43:30: Joe imagines taking a plane to Rome, all the things Kate and he will do.

47:10: Kornfield tells the story of the rabbi who asked his students how they could know when night had ended and day had begun.

49:50: Kornfield leads a meditation, asking how our heart responds to different circumstances.

53:10: A flight attendant's instructions to passengers before take-off.

54:40: Joe talks about love, that pop songs are about love, never about business affairs or unpleasant family matters.
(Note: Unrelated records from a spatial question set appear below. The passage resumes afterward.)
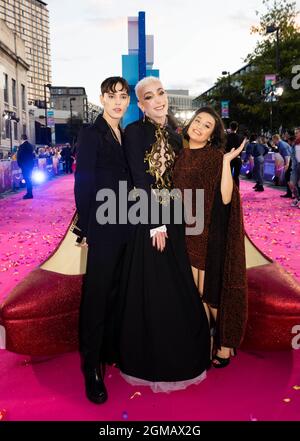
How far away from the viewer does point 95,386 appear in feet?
8.25

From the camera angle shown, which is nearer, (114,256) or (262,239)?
(114,256)

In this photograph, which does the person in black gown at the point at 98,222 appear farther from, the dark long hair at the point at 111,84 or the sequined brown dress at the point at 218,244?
the sequined brown dress at the point at 218,244

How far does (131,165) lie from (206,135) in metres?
0.49

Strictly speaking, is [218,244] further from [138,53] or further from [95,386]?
[138,53]

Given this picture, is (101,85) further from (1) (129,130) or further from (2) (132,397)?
(2) (132,397)

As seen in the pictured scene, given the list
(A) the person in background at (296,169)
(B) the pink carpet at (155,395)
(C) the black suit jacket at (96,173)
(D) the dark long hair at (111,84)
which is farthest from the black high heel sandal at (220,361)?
(A) the person in background at (296,169)

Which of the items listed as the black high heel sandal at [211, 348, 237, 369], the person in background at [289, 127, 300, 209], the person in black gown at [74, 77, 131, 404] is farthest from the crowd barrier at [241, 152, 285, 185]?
the person in black gown at [74, 77, 131, 404]

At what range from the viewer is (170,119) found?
271 centimetres

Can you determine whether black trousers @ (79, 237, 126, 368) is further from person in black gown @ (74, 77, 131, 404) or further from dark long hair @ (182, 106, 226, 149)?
dark long hair @ (182, 106, 226, 149)

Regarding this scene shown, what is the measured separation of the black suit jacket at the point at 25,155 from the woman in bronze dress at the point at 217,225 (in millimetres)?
10808

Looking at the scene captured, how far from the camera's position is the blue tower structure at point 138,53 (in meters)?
4.60

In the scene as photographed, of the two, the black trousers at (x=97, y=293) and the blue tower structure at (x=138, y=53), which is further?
the blue tower structure at (x=138, y=53)

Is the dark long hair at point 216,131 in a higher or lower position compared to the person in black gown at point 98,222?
higher
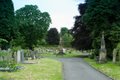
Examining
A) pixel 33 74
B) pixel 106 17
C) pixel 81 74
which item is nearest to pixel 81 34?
pixel 106 17

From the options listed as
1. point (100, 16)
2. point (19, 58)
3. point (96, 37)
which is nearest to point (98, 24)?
point (100, 16)

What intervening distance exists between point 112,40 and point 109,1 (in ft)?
18.6

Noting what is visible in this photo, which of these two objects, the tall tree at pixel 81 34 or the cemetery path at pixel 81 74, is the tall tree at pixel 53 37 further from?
the cemetery path at pixel 81 74

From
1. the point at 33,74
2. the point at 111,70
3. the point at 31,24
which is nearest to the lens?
the point at 33,74

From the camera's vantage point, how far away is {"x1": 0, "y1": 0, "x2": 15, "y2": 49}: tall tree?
2154 inches

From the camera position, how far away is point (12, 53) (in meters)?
39.8

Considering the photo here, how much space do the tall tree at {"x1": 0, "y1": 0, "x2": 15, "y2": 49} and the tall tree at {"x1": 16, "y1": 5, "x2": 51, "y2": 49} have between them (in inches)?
378

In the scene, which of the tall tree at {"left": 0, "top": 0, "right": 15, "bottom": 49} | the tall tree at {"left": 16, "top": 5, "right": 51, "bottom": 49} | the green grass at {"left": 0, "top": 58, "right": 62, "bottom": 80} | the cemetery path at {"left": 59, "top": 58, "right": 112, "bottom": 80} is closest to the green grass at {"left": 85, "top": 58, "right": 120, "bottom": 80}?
the cemetery path at {"left": 59, "top": 58, "right": 112, "bottom": 80}

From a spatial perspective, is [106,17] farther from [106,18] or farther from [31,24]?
[31,24]

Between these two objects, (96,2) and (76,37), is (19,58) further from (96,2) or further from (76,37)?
(76,37)

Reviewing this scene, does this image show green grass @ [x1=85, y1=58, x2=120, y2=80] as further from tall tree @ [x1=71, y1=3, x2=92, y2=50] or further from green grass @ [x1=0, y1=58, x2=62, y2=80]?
tall tree @ [x1=71, y1=3, x2=92, y2=50]

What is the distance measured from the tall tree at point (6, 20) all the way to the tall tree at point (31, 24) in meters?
9.60

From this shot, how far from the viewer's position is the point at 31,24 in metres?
68.1

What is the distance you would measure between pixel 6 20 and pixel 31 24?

57:00: 'I've got you under my skin' (Frank Sinatra)

Legacy Synopsis
  • Joe: he talks to Kate on the phone. They say they love each other. An idyllic description of Europe. Joe is jealous. Joe's mother had a wondering eye. The big bang and finding God.
  • Joe's mother: she answers the phone, says she is not naked, and discusses romantic movies.
  • Kristine: romantic love compared to extreme performance art. Love and immortality.
  • Kornfield: a woman is told by people of different religions that they've each seen her dead lover in their afterlife.
  • Larry: A brief relationship with a woman from the theater who then loses interest in him.
  • Joe: Animal cruelty as part of God's plan. "You could call it God's grace. But I wouldn't."
  • Kornfield: Explaining satellites, the solar system to a wise old monk. Wisdom vs. knowledge. The origin of everything in an ancient star.
  • Kristine: A boy walks her to school throughout her adolescence. Being disappointed with her first sexual encounter. Bad relationships.
  • Joe: Imagining fake memories about Kate: meeting her in Rome, being teenage sweethearts; the sort of imagined scenes on thinks of while waiting on a plane.
  • Kornfield: Knowing what time it is. "When [situation] arises, how does your heart respond?" set to a fast beat.
  • Sound effects: a stewardess gives a safety lecture on an airplane.
  • Joe: All songs are about love. Alternative song titles about unpleasant everyday events.

Music

Footnotes

  1. 1.0 1.1 1.2 originally aired in The Nature Of Things
  2. It seems to be a different woman than the similar relationship in the same year he describes in Karma (Part 1).